=== DATASET ENTRIES ===
☆ ☆ ☆
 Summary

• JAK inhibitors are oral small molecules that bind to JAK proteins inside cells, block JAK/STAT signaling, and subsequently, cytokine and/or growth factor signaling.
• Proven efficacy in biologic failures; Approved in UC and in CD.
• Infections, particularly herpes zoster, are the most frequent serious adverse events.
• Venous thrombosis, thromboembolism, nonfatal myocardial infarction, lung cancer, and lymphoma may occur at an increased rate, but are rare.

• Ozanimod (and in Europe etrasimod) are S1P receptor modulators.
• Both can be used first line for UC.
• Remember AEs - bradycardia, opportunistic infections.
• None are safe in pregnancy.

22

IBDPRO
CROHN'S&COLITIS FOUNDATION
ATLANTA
☆ ☆ ☆
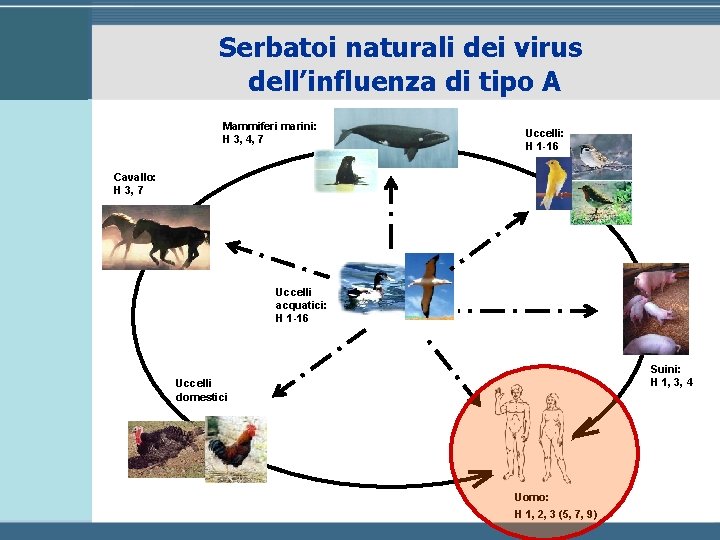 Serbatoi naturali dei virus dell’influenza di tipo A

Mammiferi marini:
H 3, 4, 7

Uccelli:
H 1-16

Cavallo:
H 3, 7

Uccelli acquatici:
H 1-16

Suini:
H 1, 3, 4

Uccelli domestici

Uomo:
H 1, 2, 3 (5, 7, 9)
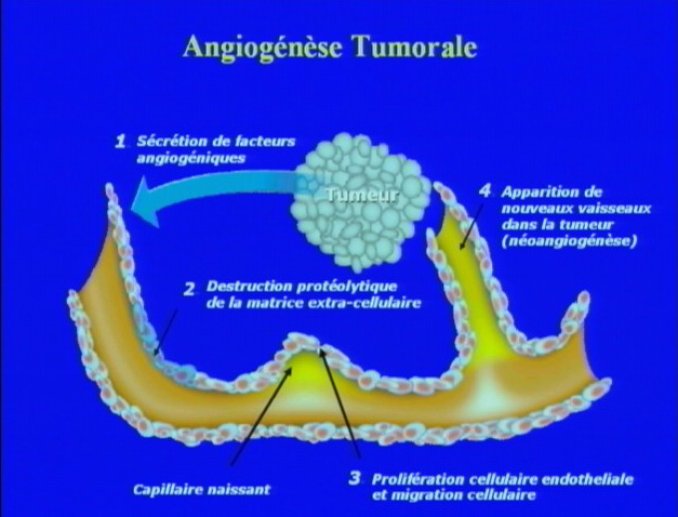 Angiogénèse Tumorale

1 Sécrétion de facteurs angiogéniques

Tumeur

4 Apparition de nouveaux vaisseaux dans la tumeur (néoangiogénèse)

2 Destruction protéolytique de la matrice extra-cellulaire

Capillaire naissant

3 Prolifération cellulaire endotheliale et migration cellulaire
☆ ☆ ☆
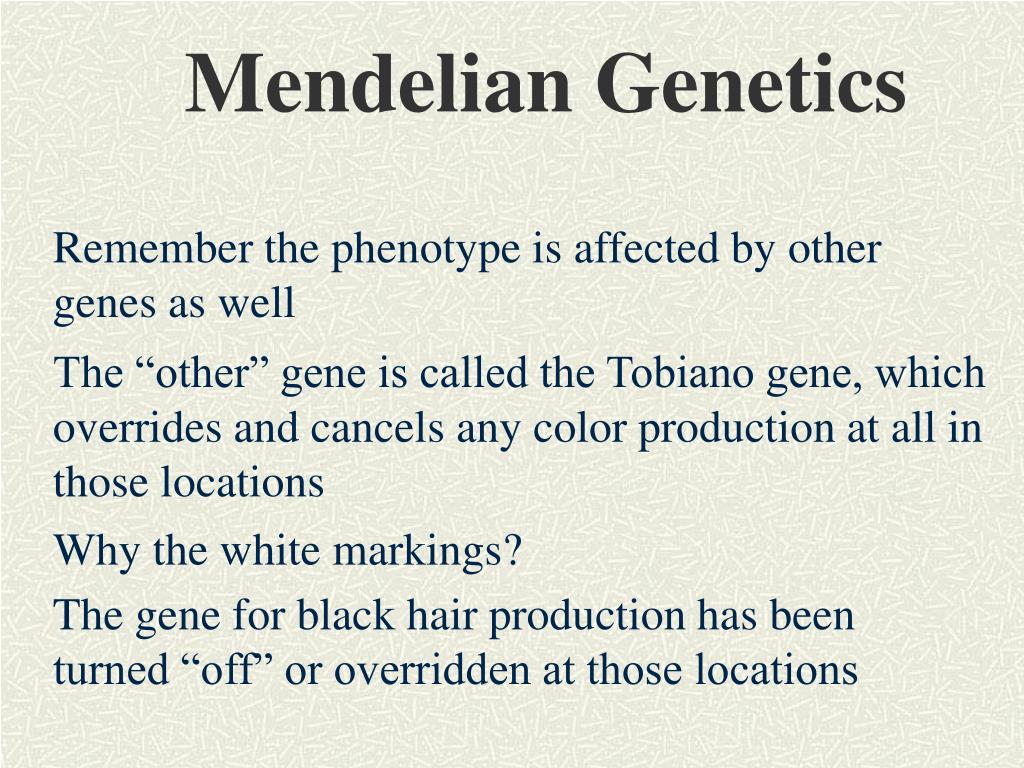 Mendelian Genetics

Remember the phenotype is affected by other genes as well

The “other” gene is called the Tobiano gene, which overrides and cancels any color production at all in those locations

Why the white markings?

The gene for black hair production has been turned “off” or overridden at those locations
☆ ☆ ☆
=== DIRECTIONS FOR THIS TASK ===
In the records above, find every line with the word "Uccelli" and copy it.

=== WRITTEN RESPONSE ===
Uccelli:
Uccelli acquatici:
Uccelli domestici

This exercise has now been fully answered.